Journal of Applied Solution Chemistry and Modeling

Energy Production by Hydrothermal Treatment of Liquid and Solid Waste from Industrial Olive Oil Production
Pages 103-116
Pau Casademont-Lanzat, Belen García-Jarana, Xiaowei Chen, Carol Maritza Olmos Carreño, Jezabel Sánchez-Oneto, Juan R.Portela and Enrique J. Martínez de la Ossa

DOI: http://dx.doi.org/10.6000/1929-5030.2016.05.03.1

Published: 17 October 2016


Abstract: This work studies the use of olive oil mill waste (OMW) treated as subcritical or supercritical water to produce both, a biofuel by liquefaction and a gas fuel by gasification. The increasing amount of OMW, both liquid and solid, is becoming a serious environmental problem. This wastewater is highly resistant to biodegradation and contains a wide variety of compounds such as polyphenols, polyoils, organic acids, etc, that require depuration treatments to remove the odour and pollutant load before being discharged.

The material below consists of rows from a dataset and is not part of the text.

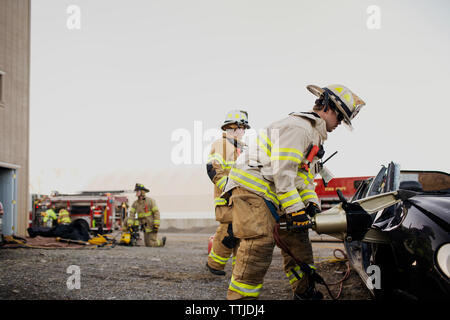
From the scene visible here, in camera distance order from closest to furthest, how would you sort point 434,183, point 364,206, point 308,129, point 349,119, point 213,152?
point 364,206, point 308,129, point 349,119, point 434,183, point 213,152

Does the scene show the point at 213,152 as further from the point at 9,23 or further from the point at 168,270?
the point at 9,23

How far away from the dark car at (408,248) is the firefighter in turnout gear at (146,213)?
7957 mm

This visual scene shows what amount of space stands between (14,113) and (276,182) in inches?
439

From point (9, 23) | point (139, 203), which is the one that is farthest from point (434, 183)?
point (9, 23)

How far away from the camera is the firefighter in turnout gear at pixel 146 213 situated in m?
10.7

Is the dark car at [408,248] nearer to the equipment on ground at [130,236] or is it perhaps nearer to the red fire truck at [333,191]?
the equipment on ground at [130,236]

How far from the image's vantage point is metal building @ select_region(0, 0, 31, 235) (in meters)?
11.4

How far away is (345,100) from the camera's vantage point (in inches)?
129

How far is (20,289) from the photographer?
4211 millimetres

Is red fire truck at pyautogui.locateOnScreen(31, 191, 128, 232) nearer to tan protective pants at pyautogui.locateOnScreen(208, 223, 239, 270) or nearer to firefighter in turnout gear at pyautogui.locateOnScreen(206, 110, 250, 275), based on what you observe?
firefighter in turnout gear at pyautogui.locateOnScreen(206, 110, 250, 275)

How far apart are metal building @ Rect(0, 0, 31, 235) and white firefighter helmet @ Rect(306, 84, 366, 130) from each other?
10.4 metres

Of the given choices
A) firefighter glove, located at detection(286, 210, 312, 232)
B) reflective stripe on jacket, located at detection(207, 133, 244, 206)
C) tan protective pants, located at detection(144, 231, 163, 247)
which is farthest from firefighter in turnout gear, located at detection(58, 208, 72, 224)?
firefighter glove, located at detection(286, 210, 312, 232)

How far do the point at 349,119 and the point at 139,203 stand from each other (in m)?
8.31

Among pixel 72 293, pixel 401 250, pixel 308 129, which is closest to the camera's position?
pixel 401 250
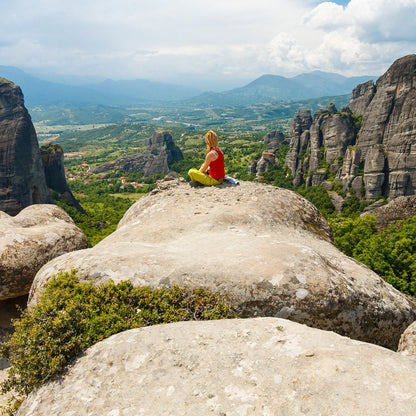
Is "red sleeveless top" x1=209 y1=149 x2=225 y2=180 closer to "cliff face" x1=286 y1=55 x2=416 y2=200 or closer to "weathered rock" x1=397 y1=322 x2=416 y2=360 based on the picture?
"weathered rock" x1=397 y1=322 x2=416 y2=360

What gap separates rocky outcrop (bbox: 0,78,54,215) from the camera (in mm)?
63750

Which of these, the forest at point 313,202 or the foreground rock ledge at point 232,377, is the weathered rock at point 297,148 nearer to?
the forest at point 313,202

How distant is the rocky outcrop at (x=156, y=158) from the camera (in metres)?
167

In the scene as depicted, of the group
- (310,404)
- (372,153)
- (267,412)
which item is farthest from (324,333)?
(372,153)

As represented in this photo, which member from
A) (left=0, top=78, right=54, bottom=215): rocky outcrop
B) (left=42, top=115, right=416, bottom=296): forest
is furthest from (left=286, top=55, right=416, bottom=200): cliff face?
(left=0, top=78, right=54, bottom=215): rocky outcrop

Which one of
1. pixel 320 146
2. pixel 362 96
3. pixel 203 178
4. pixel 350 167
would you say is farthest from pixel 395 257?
pixel 362 96

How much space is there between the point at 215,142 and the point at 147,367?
1277 cm

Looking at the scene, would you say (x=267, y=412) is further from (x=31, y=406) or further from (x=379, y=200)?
(x=379, y=200)

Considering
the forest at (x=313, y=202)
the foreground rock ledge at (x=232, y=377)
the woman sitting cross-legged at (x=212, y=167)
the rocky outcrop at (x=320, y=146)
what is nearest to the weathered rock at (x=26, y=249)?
the woman sitting cross-legged at (x=212, y=167)

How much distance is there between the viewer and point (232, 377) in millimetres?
5551

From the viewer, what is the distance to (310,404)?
4887mm

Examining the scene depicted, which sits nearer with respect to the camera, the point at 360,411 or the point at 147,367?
the point at 360,411

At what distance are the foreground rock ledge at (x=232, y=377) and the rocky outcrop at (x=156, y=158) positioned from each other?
160m

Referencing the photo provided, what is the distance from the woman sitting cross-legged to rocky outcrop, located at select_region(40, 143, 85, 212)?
7625 cm
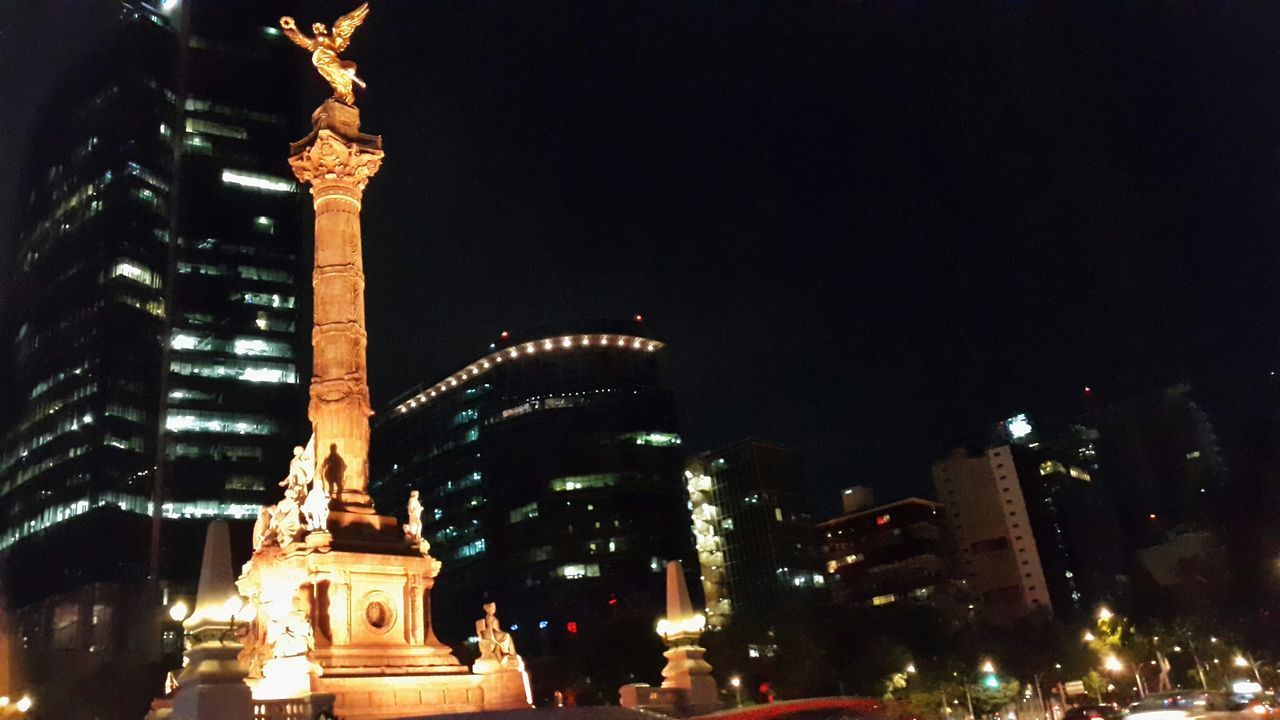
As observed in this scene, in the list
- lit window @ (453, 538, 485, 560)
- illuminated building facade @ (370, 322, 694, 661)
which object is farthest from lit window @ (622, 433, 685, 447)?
lit window @ (453, 538, 485, 560)

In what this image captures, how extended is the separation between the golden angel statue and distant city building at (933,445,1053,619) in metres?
105

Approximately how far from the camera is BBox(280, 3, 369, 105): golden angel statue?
34.2 m

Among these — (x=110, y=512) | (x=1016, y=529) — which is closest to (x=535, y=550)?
(x=110, y=512)

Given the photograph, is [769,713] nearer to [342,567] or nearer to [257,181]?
[342,567]

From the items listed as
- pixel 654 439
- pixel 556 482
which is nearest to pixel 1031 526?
pixel 654 439

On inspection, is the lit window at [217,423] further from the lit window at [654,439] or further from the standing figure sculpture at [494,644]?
the standing figure sculpture at [494,644]

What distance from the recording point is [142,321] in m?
84.8

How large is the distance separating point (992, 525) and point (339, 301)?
114998 millimetres

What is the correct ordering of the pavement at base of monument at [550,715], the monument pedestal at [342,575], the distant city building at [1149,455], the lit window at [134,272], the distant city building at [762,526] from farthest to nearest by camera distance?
the distant city building at [1149,455] → the distant city building at [762,526] → the lit window at [134,272] → the monument pedestal at [342,575] → the pavement at base of monument at [550,715]

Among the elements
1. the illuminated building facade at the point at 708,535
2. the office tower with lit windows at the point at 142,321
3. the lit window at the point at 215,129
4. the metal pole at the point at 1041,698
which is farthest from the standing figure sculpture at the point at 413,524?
the illuminated building facade at the point at 708,535

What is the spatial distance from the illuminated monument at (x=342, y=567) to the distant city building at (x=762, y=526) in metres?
83.5

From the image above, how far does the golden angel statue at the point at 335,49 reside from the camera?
34219 mm

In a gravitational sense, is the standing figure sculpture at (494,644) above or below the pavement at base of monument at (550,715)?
above

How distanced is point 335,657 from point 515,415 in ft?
264
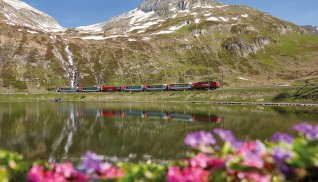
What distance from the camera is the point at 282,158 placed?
4.86 meters

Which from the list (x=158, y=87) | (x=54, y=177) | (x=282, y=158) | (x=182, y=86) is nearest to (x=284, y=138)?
(x=282, y=158)

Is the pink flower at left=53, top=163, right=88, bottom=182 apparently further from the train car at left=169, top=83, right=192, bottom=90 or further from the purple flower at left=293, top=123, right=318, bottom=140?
the train car at left=169, top=83, right=192, bottom=90

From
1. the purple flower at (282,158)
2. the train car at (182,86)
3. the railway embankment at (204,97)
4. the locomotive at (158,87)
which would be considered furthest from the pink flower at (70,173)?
the train car at (182,86)

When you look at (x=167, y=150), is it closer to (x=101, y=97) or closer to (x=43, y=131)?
(x=43, y=131)

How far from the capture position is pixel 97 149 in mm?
34312

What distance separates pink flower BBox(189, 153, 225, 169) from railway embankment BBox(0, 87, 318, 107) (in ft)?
278

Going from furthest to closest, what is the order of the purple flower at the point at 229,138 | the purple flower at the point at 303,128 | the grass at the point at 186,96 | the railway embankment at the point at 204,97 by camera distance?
the grass at the point at 186,96 → the railway embankment at the point at 204,97 → the purple flower at the point at 229,138 → the purple flower at the point at 303,128

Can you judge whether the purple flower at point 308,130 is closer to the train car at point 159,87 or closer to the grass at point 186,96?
the grass at point 186,96

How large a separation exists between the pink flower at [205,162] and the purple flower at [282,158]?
2.77 feet

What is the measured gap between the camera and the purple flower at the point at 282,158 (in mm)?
4750

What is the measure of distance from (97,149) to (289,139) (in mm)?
30770

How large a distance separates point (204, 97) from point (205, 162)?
112 m

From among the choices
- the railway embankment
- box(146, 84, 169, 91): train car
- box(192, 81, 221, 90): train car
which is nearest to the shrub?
the railway embankment

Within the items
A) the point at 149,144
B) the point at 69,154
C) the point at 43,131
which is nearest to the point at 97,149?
the point at 69,154
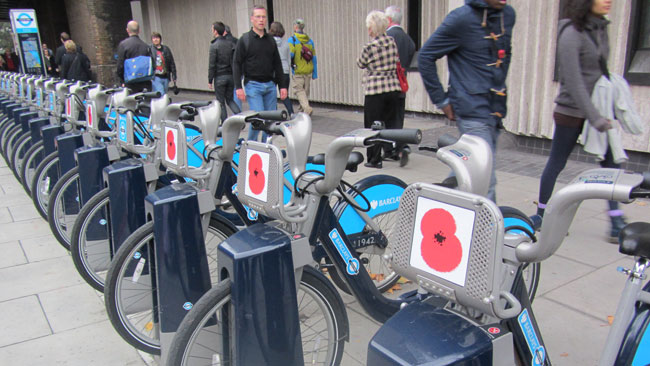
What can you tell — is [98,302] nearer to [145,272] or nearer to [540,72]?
[145,272]

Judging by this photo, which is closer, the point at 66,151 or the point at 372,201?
the point at 372,201

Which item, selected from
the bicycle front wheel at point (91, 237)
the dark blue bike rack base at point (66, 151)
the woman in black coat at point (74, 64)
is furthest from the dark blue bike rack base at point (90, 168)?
the woman in black coat at point (74, 64)

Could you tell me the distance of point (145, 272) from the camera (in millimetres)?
3189

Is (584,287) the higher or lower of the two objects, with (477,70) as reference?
lower

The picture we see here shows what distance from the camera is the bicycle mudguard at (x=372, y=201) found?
Answer: 9.61 feet

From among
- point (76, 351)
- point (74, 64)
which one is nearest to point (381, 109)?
point (76, 351)

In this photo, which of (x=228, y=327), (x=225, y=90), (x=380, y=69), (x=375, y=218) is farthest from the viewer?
(x=225, y=90)

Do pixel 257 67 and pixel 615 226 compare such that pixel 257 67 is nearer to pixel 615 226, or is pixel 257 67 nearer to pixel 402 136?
pixel 615 226

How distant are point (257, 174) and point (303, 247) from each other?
40cm

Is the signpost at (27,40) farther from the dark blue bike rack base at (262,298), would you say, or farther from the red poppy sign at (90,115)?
the dark blue bike rack base at (262,298)

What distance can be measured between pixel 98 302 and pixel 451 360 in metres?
2.82

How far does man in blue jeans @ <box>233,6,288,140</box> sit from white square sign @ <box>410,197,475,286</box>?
4.96 metres

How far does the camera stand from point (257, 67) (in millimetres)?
6254

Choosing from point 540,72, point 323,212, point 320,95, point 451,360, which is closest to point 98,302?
point 323,212
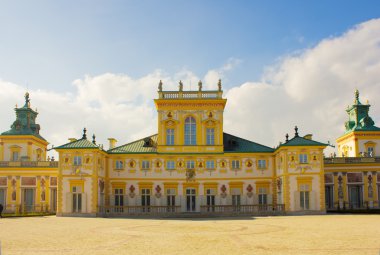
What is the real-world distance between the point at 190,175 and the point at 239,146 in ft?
21.4

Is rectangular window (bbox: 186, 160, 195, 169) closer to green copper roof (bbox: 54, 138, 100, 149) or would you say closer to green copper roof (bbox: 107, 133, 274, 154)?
green copper roof (bbox: 107, 133, 274, 154)

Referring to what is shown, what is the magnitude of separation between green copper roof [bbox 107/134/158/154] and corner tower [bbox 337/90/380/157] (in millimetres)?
26282

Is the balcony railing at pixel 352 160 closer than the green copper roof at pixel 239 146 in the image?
No

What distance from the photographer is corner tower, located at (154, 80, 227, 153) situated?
49.1 m

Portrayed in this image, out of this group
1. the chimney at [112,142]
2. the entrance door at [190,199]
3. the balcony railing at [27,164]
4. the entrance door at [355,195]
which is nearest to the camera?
the entrance door at [190,199]

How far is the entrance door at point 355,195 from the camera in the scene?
51.5 metres

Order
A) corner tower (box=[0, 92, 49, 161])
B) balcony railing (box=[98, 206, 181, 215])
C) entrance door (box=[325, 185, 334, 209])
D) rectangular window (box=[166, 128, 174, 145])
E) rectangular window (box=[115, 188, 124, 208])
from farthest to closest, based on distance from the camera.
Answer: corner tower (box=[0, 92, 49, 161]) < entrance door (box=[325, 185, 334, 209]) < rectangular window (box=[166, 128, 174, 145]) < rectangular window (box=[115, 188, 124, 208]) < balcony railing (box=[98, 206, 181, 215])

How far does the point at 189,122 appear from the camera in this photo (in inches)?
1960

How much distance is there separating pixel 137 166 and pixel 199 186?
7106 mm

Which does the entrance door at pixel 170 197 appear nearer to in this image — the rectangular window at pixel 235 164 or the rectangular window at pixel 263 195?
the rectangular window at pixel 235 164

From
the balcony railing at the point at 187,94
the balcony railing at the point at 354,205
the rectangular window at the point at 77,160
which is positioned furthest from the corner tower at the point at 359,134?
the rectangular window at the point at 77,160

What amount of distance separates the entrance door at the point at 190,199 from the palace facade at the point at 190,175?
11 centimetres

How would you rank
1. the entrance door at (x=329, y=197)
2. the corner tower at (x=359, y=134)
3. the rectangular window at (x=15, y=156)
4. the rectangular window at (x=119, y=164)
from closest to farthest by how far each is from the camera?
1. the rectangular window at (x=119, y=164)
2. the entrance door at (x=329, y=197)
3. the rectangular window at (x=15, y=156)
4. the corner tower at (x=359, y=134)

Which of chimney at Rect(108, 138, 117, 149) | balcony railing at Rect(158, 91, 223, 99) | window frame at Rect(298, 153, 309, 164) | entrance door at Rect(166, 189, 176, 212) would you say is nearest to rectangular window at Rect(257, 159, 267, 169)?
window frame at Rect(298, 153, 309, 164)
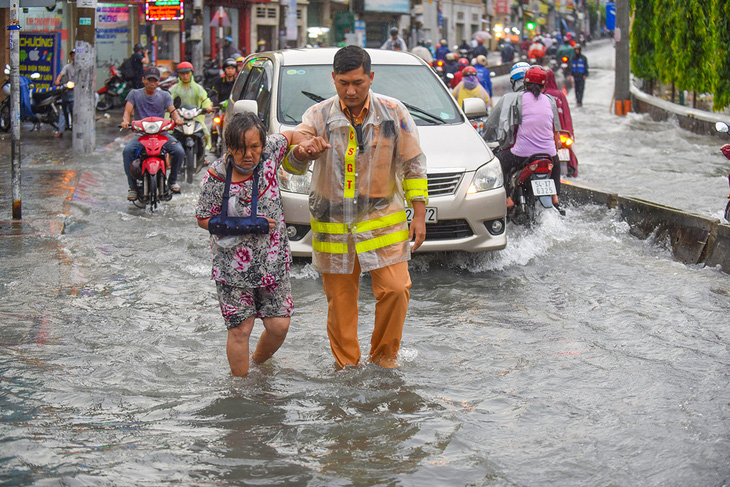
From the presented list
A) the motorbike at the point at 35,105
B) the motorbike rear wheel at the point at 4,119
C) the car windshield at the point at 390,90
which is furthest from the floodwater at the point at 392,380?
the motorbike rear wheel at the point at 4,119

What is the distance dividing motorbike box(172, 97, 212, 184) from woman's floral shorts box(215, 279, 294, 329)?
8070 millimetres

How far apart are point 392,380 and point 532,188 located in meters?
4.54

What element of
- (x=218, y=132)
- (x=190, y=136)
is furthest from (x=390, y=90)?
(x=218, y=132)

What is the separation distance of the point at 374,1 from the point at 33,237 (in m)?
48.2

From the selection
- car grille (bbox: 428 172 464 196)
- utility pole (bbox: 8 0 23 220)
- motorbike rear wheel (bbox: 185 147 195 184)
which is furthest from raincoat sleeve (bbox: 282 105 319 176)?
motorbike rear wheel (bbox: 185 147 195 184)

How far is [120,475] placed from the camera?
3977mm

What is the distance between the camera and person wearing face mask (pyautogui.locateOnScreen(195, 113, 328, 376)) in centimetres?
472

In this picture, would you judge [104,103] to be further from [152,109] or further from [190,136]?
[152,109]

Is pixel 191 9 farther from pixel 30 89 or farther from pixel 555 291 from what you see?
pixel 555 291

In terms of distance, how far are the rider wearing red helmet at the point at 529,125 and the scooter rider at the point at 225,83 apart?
7816 mm

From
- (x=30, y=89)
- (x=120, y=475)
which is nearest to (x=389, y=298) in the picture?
(x=120, y=475)

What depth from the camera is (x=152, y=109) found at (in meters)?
11.7

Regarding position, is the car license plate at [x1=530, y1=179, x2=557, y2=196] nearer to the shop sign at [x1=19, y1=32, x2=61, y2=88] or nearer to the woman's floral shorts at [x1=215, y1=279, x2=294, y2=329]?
the woman's floral shorts at [x1=215, y1=279, x2=294, y2=329]

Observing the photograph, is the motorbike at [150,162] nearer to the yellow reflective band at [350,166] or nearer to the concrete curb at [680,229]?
the concrete curb at [680,229]
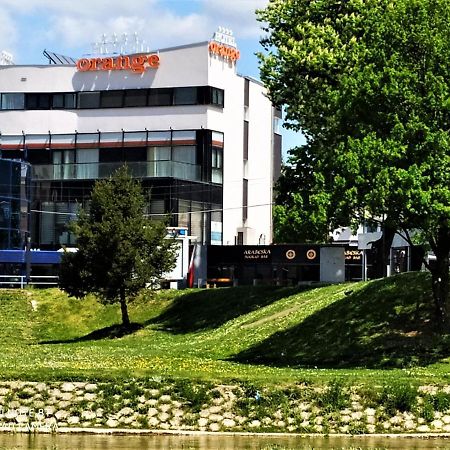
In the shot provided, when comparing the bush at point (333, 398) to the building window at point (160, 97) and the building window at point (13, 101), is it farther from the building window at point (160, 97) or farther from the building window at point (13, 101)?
the building window at point (13, 101)

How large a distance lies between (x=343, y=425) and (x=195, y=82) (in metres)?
66.7

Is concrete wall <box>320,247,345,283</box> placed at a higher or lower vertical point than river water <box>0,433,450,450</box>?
higher

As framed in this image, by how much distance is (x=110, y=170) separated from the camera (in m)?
88.8

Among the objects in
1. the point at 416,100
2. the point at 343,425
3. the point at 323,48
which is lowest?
the point at 343,425

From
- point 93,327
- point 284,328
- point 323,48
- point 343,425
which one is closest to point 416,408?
point 343,425

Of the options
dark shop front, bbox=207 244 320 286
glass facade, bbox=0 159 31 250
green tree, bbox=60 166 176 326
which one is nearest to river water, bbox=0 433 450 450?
green tree, bbox=60 166 176 326

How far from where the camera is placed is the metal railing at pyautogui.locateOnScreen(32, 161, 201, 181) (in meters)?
87.3

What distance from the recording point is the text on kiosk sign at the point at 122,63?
92312 millimetres

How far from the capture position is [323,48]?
51.5 m

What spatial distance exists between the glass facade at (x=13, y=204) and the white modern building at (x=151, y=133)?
32.8 ft

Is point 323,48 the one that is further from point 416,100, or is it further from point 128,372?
point 128,372

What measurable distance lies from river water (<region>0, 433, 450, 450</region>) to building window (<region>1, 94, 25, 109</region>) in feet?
243

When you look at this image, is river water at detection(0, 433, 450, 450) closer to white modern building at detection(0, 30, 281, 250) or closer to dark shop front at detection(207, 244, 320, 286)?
dark shop front at detection(207, 244, 320, 286)

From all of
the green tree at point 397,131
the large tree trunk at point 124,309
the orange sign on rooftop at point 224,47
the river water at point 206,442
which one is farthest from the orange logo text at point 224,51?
the river water at point 206,442
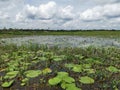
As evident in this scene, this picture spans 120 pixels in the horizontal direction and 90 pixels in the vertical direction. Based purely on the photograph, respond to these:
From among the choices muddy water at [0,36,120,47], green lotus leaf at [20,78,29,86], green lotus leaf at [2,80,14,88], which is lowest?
muddy water at [0,36,120,47]

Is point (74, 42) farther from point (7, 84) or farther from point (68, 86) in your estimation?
point (68, 86)

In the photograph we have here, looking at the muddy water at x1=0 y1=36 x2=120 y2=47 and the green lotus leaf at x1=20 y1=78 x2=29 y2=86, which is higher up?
the green lotus leaf at x1=20 y1=78 x2=29 y2=86

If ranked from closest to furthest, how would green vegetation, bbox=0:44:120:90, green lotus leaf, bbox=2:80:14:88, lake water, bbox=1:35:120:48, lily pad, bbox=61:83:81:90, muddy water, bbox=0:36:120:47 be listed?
1. lily pad, bbox=61:83:81:90
2. green vegetation, bbox=0:44:120:90
3. green lotus leaf, bbox=2:80:14:88
4. lake water, bbox=1:35:120:48
5. muddy water, bbox=0:36:120:47

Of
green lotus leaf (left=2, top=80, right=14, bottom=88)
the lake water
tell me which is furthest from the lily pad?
the lake water

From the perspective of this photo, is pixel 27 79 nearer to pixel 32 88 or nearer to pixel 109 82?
pixel 32 88

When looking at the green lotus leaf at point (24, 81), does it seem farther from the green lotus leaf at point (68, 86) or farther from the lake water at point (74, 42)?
the lake water at point (74, 42)

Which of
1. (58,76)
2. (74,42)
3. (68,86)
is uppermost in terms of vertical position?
(58,76)

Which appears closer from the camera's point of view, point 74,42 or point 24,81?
point 24,81

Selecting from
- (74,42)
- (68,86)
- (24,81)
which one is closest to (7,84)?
(24,81)

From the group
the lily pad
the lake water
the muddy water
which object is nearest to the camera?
the lily pad

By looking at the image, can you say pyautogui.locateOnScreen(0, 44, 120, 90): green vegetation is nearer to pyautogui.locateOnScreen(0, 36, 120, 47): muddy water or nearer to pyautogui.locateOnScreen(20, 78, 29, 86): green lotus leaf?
pyautogui.locateOnScreen(20, 78, 29, 86): green lotus leaf

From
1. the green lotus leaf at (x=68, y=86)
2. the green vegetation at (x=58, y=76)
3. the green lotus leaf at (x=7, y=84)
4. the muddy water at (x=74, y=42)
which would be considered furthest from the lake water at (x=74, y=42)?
the green lotus leaf at (x=68, y=86)

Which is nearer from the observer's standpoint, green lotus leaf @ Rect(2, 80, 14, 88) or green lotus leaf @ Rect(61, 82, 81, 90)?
green lotus leaf @ Rect(61, 82, 81, 90)

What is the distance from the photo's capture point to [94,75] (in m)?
8.61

This work studies both, liquefaction and gasification of OMW streams in subcritical and supercritical water in different batch reactors at temperatures between 200 and 530 ºC and pressures between 150 and 250 bar. This study also tests the effectiveness of various types of homogeneous (KOH 0.01 g/gsample dry) and heterogeneous catalysts (TiO2, V2O5 and Au-Pd 0.1-0.5 g/gsample dry) for supercritical water gasification (SCWG) and studied the way they affect biomass conversion yields. It also covers the effect that the use of different organic compound concentrations (23, 35, and 80 g O2/l of chemical oxygen demand concentration (COD)) and compositions (mixtures of solid and liquid OMW) has on energy production results. A maximum of 82% oil yield was obtained from the hydrothermal liquefaction of OMW under optimum conditions (330 ºC, 150 bar, 23 g O2/l as initial concentration and 30 minutes reaction time). Meanwhile, a yield of 88.6 mol H2/kgOMW dry was obtained when Au-Pd was used as a catalyst for the gasification of OMW supercritical water.

Keywords: Gasification, liquefaction, supercritical water, subcritical water, olive mill wastewater, biofuel, gas fuel.